TV's most famous Time Lord popped up simultaneously in nearly 100 countries on Saturday - in a special 50th anniversary episode of the BBC's cult sci-fi series Doctor Who.
Fittingly, for a two-hearted, time-travelling alien who reincarnates every time he suffers a fatal mishap, the Doctor appeared in the show as three versions of himself: the current one, played by Matt Smith, and previous ones embodied by David Tennant and John Hurt.
The episode was screened in more than 1,500 cinemas from Australia to Mexico in what the BBC said was probably the largest simulcast of a TV drama in history.

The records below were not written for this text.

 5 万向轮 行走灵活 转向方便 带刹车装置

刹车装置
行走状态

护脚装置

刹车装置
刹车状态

A repeat of the episode will be shown in Australia on ABC1 at 7.30pm on Sunday. It will preceed the historical special Dr Who: An Adventure in Space and Time.
Exactly 50 years after the first episode was broadcast on November 23, 1963, Doctor Who show runner Steven Moffatt said the anniversary special would deliver an "emotional wallop" to millions of fans worldwide.

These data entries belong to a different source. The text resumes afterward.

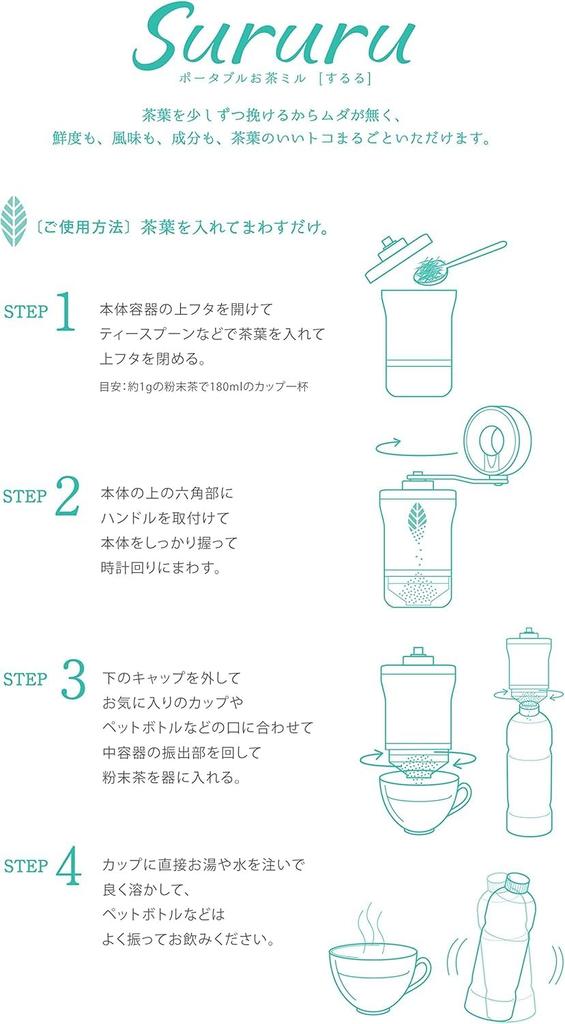 Sururu
ポータブルお茶ミル［するる］

茶葉を少しずつ挽けるからムダが無く、
鮮度も、風味も、成分も、茶葉のいいトコまるごといただけます。

〔ご使用方法〕茶葉を入れてまわすだけ。

STEP 1
本体容器の上フタを開けて
ティースプーンなどで茶葉を入れて
上フタを閉める。
目安：約1gの粉末茶で180mlのカップ一杯

STEP 2
本体の上の六角部に
ハンドルを取付けて
本体をしっかり握って
時計回りにまわす。

STEP 3
下のキャップを外して
お気に入りのカップや
ペットボトルなどの口に合わせて
中容器の振出部を回して
粉末茶を器に入れる。

STEP 4
カップに直接お湯や水を注いで
良く溶かして、
ペットボトルなどは
よく振ってお飲みください。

"It's the most ambitious episode we've ever done," he said.
The 75-minute special kicked off with Smith dangling from his Tardis spaceship - which has the form of a vintage British police telephone box - as it flew over London.

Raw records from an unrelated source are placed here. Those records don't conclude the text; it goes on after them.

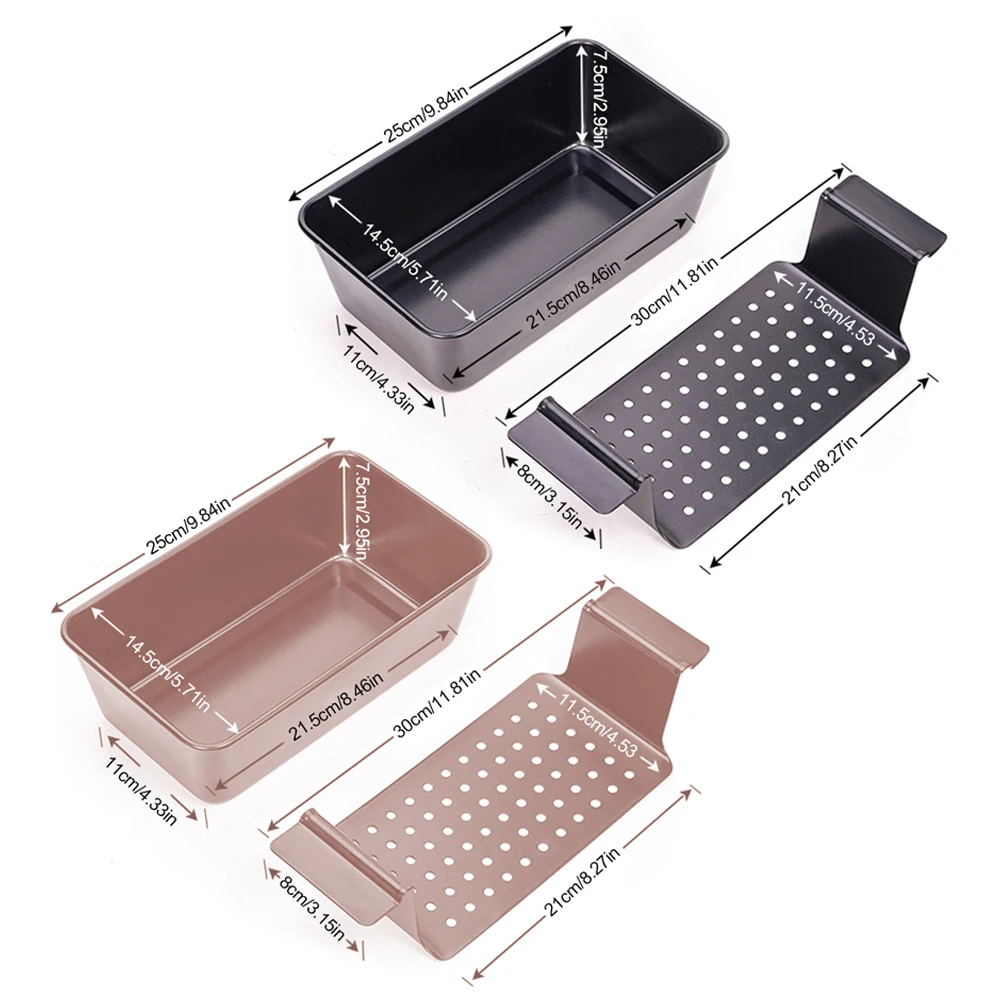 25cm/9.84in
7.5cm/2.95in
14.5cm/5.71in
21.5cm/8.46in
11cm/4.33in
30cm/11.81in
11.5cm/4.53
8cm/3.15in
21cm/8.27in

25cm/9.84in
7.5cm/2.95in
14.5cm/5.71in
21.5cm/8.46in
11cm/4.33in
30cm/11.81in
11.5cm/4.53
8cm/3.15in
21cm/8.27in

Traditional Doctor Who villains such as the Daleks and the Zygons also made an appearance, as did England's 16th century queen Elizabeth I.
Hurt was introduced as an incarnation of the doctor in an episode in May, while Tennant played the role between 2005 and 2010.
Doctor Who is the world's longest-running science fiction series, according to the Guinness Book of World Records, and has been sold by the BBC to more than 200 territories around the world.
The anniversary episode was broadcast in 3D in cinemas from Russia and Brazil to Spain and Sweden, as well as on British television.
Smith is to quit the show in a special Christmas episode, meaning another reincarnation that will usher in Scottish actor Peter Capaldi, best known for playing a foul-mouthed spin doctor in the BBC satire The Thick Of It.
There have been a string of events to mark the program's 50th year, including a three-day convention in London this weekend attended by some 20,000 fans.
US search giant Google also got into the act by changing its web page banner to feature cartoony images of a Dalek and the various doctors.